If I try to spawn a process from a pylons controller, the server does not close the connection after sending the reply.
Assume that test.py
is a long running process, then this method in a pylons controller creates a response, but keeps the connection open:
def index(self):
from subprocess import Popen
Popen(["python", "/temp/test.py"])
return "<h1>Done!</h1>"
Moving the Popen
to a new thread did not help.
Luckily, I found a workaround: I start a new thread and add a sleep
before the Popen
. If the Popen starts after the response has been sent, the connection will be closed properly.
def test(self):
def worker():
import time
time.sleep(5)
from subprocess import Popen
Popen(["python", "/temp/test.py"])
from threading import Thread
Thread(target=worker).start()
return "<h1>Done!</h1>"
Can anyone explain this behavior? I'd like to be sure I won't be causing strange problems down the line.
I'm using Python 2.5 and Pylons 0.9.6.1 on Windows XP SP3.

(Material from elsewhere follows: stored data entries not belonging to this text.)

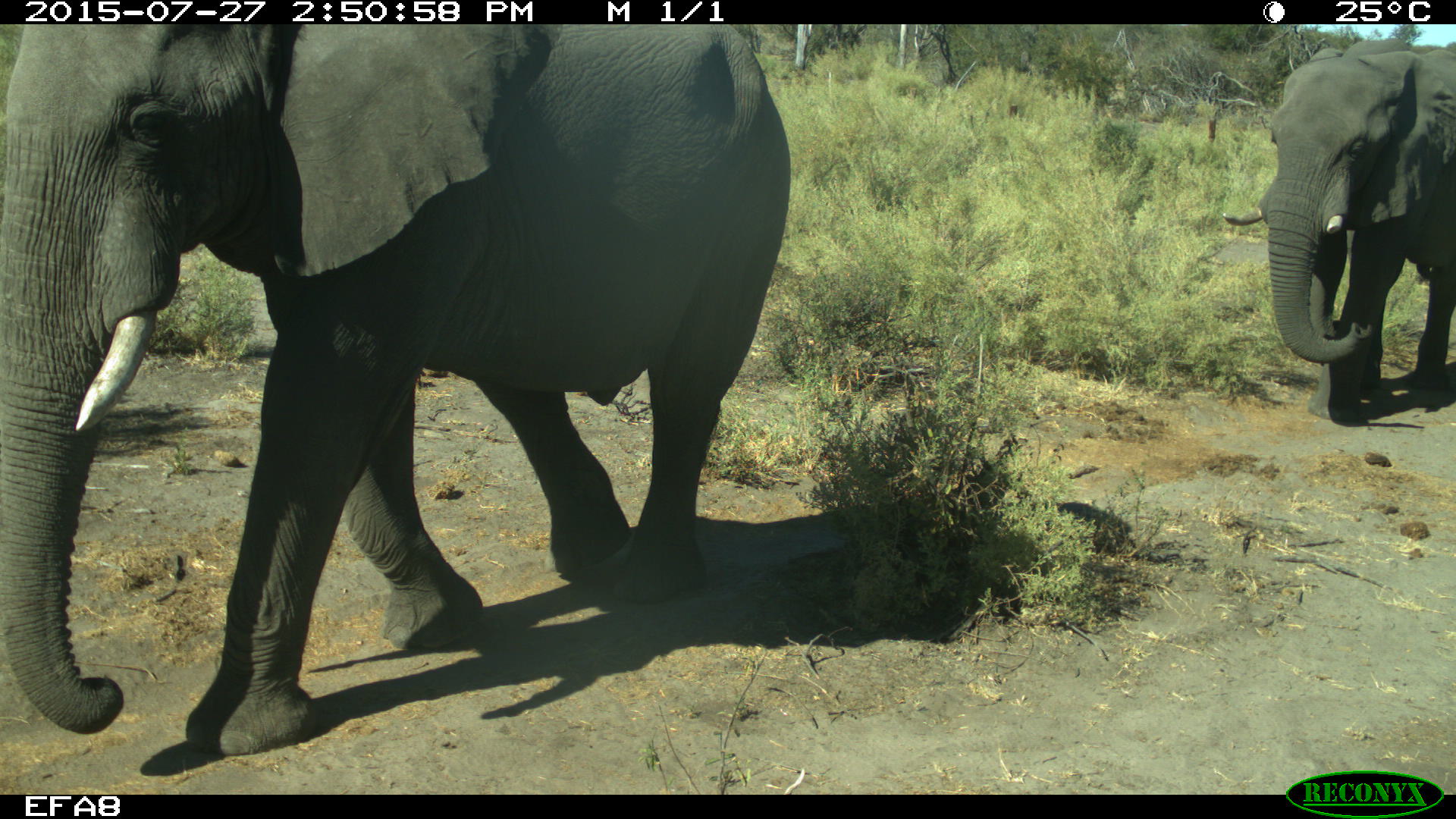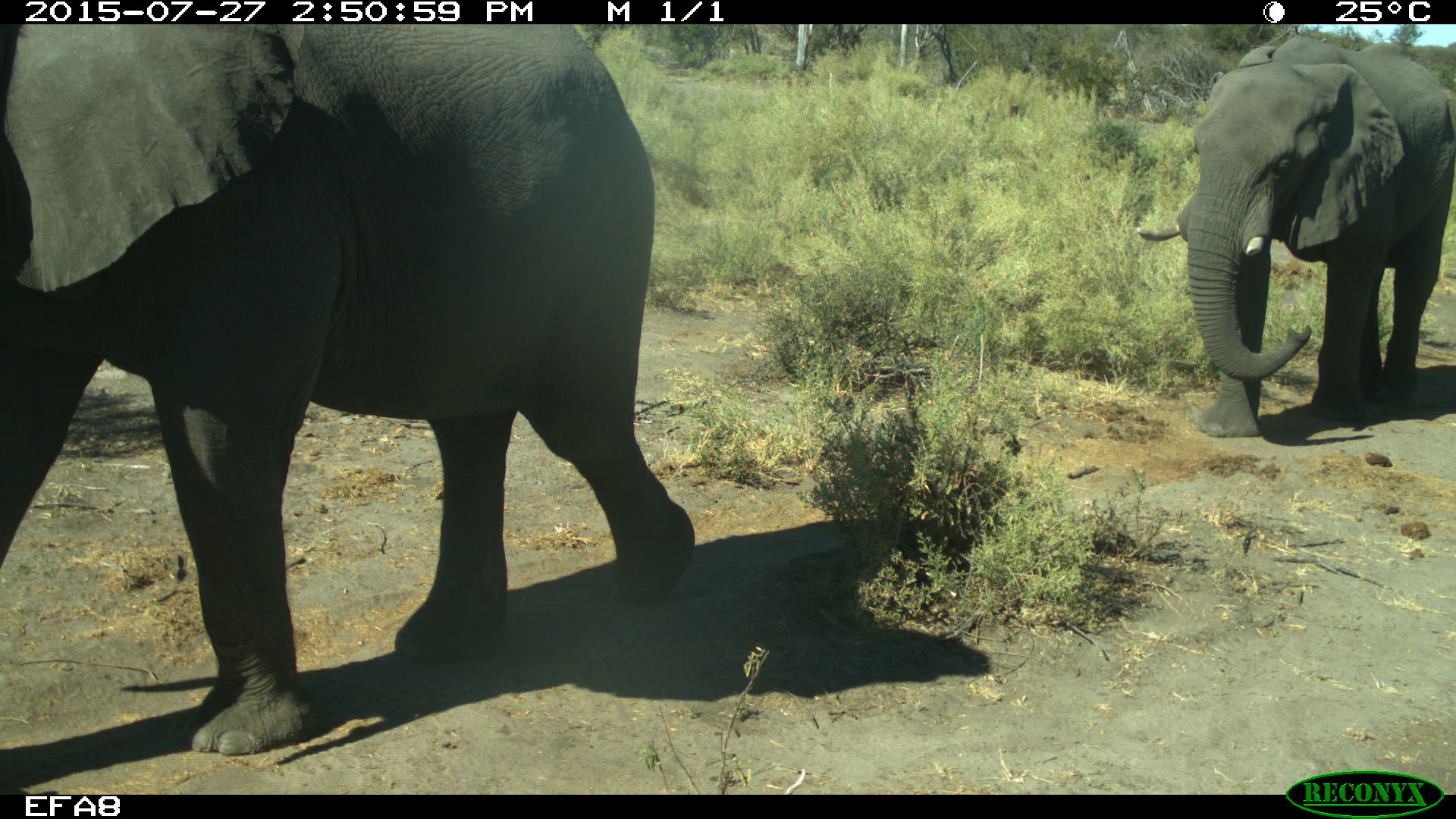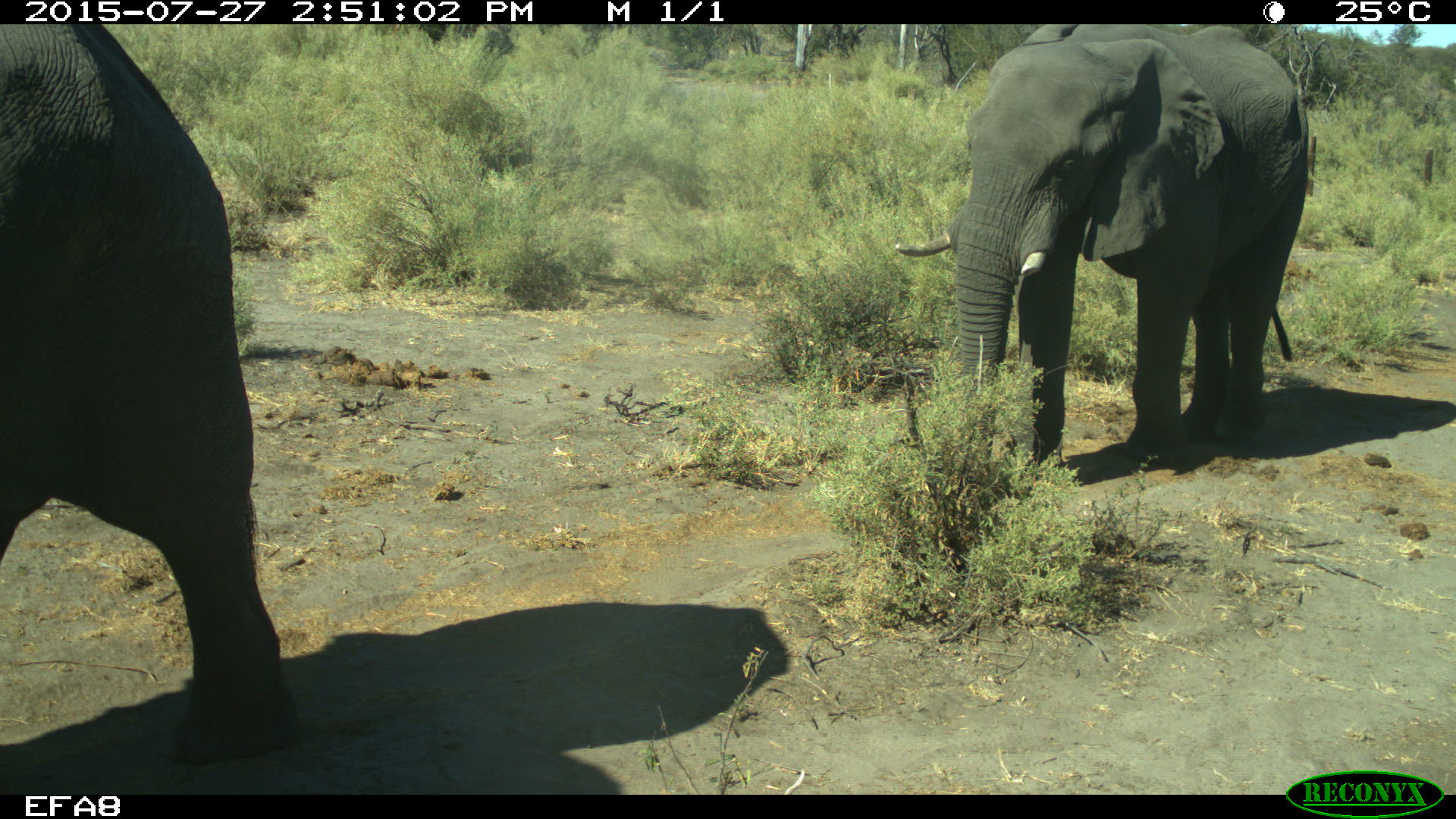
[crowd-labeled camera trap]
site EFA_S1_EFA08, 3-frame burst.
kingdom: Animalia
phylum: Chordata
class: Mammalia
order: Proboscidea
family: Elephantidae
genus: Loxodonta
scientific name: Loxodonta africana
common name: african bush elephant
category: elephant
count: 2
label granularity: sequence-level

UPDATE: bnonlan's answer is definitely on the right track. Popen
has a parameter named close_fds
which is supposed to solve this problem. In the Python 2.5 version of the subprocess
module, this parameter is unsupported on Windows. However, in the Python 2.6 version you can set this parameter to True
if you don't redirect stdin/stdout/stderr.
def index(self):
# I copied the 2.6 version of subprocess.py into my tree
from python26.subprocess import Popen
Popen(["python", "/temp/test.py"], close_fds=True)
return "<h1>Done!</h1>"
Sadly, I do want to redirect stdout, so I need to find another solution. Also, this implies that the workaround I found might keep other requests from closing if they happen to be running when the Popen executes. This is troubling.